Но и это было не все на ее голову. Симон с потолка перевел взгляд на нее. Прищурился.
— И еще. Ты останешься на ночь. Иначе не объяснишь, чего ты ежедневно там. Гетман играет в джентльмена. Не пойдет против страстной любви. Как наша.
Олю пробило. Она начала хохотать.
— Kurwa mać! Ależ sobie chłopa znalazłam!
(Вот я себе мужика отхватила)
Идет за решетку, а думает о страсти. Да мне все женщины Печерска завидовать будут.
Вдруг остановилась. Притихла.
— Ты же не забыл. Еще две недели лечения.
Я не могу. Matka Boska… o czym my w ogóle gadamy?! (О чем мы говорим?)
Тебя же могут там убить.
— Ничего. Это не главное. Poczekam, Oluńciu. Wystarczy, że poleżysz obok.
(Я подожду. Олюньцю, хватит, что полежишь сбоку).
Оля замерла. Завтра. Она может его потерять. А больше никого у нее нет. Всхлипнула.
Стала. Подошла. Легла на пол рядом, на бок. Панталончики скомкались. Одну руку себе под голову, другой начала крутить прядь мокрых волос на его лбу.
Олины глаза стали совсем влажные. Симон повернулся головой.
— Не думай об этом. Вылечись. Просто будешь рядом. Спать и все.
Оля прошла по нему взглядом. Острые ключицы. Ребра торчком. Колючие колени. Светлый пух возле пупка. Улыбнулась.
— A cóż to jest? (А это что?)
Симон не растерялся.
— Это моя несокрушимая любовь к тебе, святая женщина. Видишь.

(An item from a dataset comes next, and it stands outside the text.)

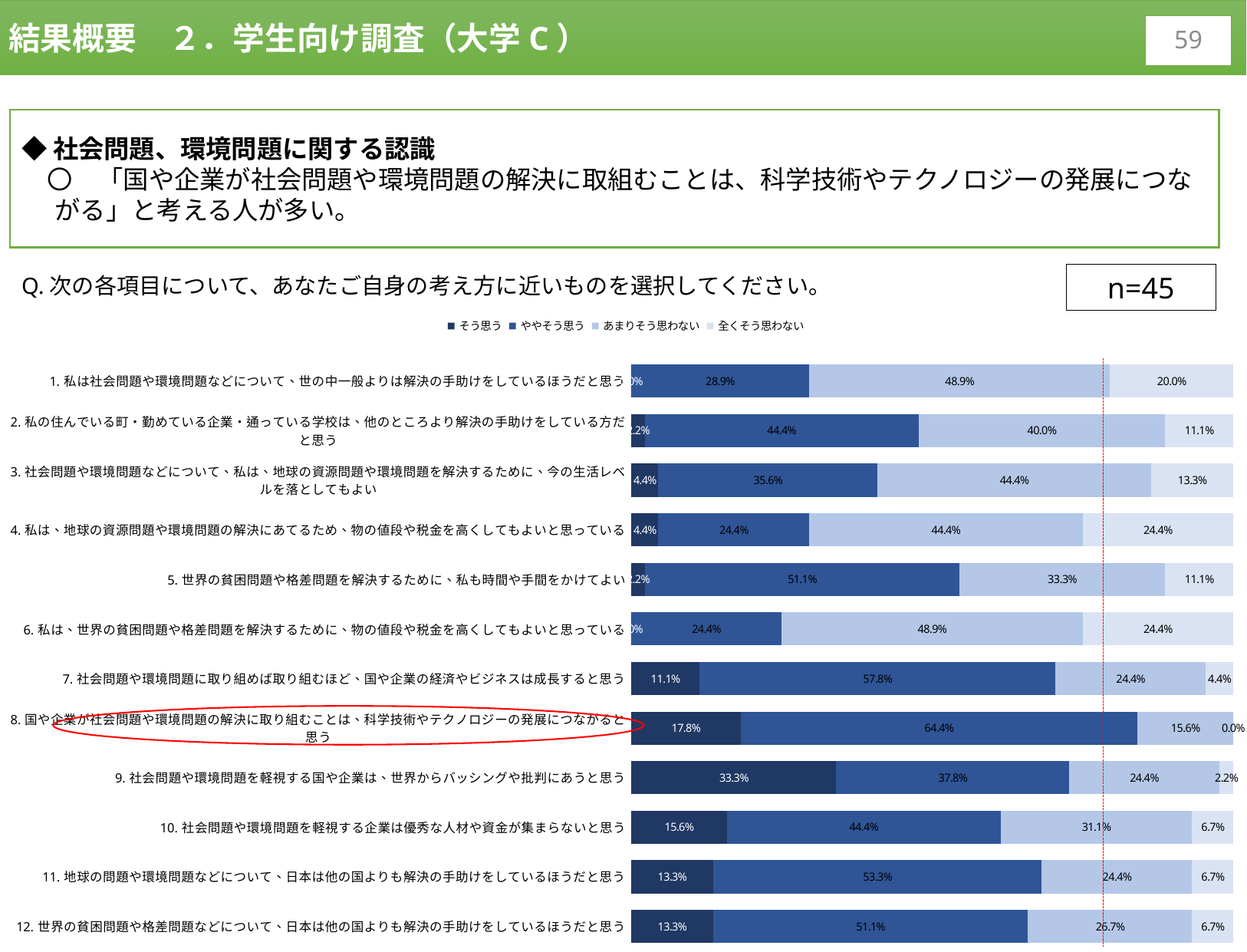
What is the difference between the ややそう思う percentages for item 8 (64.4%) and item 7 (57.8%)? 6.6 percentage points Which item has the highest percentage for ややそう思う? Item 8 (64.4%) What percentage answered あまりそう思わない for item 1 (私は社会問題や環境問題などについて、世の中一般よりは解決の手助けをしているほうだと思う)? 48.9% How many survey items (bars) are shown in the chart? 12 What percentage answered そう思う for item 9 (社会問題や環境問題を軽視する国や企業は、世界からバッシングや批判にあうと思う)? 33.3% Which item has the highest percentage for そう思う? Item 9 (33.3%) What percentage answered 全くそう思わない for item 4 (私は、地球の資源問題や環境問題の解決にあてるため、物の値段や税金を高くしてもよいと思っている)? 24.4% How many response categories does the legend list? 4 What is the combined percentage of そう思う and ややそう思う for item 8? 82.2% Which is larger: the そう思う percentage for item 10 or for item 11? Item 10 (15.6%) Which item has the lowest percentage for 全くそう思わない? Item 8 (0.0%) What percentage of respondents answered ややそう思う for item 8 (国や企業が社会問題や環境問題の解決に取り組むことは、科学技術やテクノロジーの発展につながると思う)? 64.4%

Олю распирали сразу два чувства. Смех и щемящая боль за того единственного, которого завтра не будет рядом.
За окном сорвался ветер. Занавески затрепетали. Рамы хлопнули. Через окно в комнату прыгнул Марек. Наглая рыжая задница.
Стал между ними, мордочкой к Оле. Хвост доверху. Знает, падлюка, кто первый не выдержит и даст жрать.
Но рыжий волосатый задок с яйцами уперся просто в лицо Симона. Тот смотрит на кота. Тихо, с полуулыбкой:
— Да, Мареку. Я знаю. Trzeba być facetem. (Надо быть мужиком).
Оля поднялась и устроилась ему между бедер на скомканные колени. Улыбнулась.
— Не facetem. Целым, kurwa mać, атаманом.
Наклонилась. Поцеловала. В плечи.
Левое. Правое.
Взяла его как всегда, обхватила руками и ртом. Симон закрыл глаза от удовольствия.
I. DO ODWAŻNYCH ŚWIAT NALEŻY
Отважным принадлежит мир
27 июля 1918. Киев. Большой зал Сельскохозяйственного общества (т. н. Централ)
Киев, Крещатик, здание разрушено.
Лето душило.
Горячий воздух тек по спинам. С отчиненных окон тянуло пылью и солнечным жаром. В первых рядах мужчины нервно курили. Женщины махали платочками.
Симон вышел за трибуну, зал словно поднялся за ним.
Вышиванка с красными, словно кровавыми, цветами, как флаг. Чуб зачесан, но прядь упорно падала на лоб. Он не откидывал ее. Как знак непокорности.
Руки легли на край трибуны. Миг тишины. Даже муха, что кружила возле люстры, остановилась.
— Как говорил Фридрих Райффайзен: “То, что одному не под силу, многие могут сделать”.
Голос был низкий, ровный.
— Мы должны вытащить наше дело из трясины. Земли тех, кто до сих пор видит себя гражданином России, должны принадлежать Украине. Не чужакам. Нам.
Зал загудел. Кто-то зааплодировал, женщины смахнули слезы.
В углу, развалившись при оружии, сидел Никита Шаповал, улыбался криво. Курил. Рядом Николай Михновский. Следил внимательно, не моргал, оценивал каждое слово. Шаповал подсунулся и что-то тому зашептал.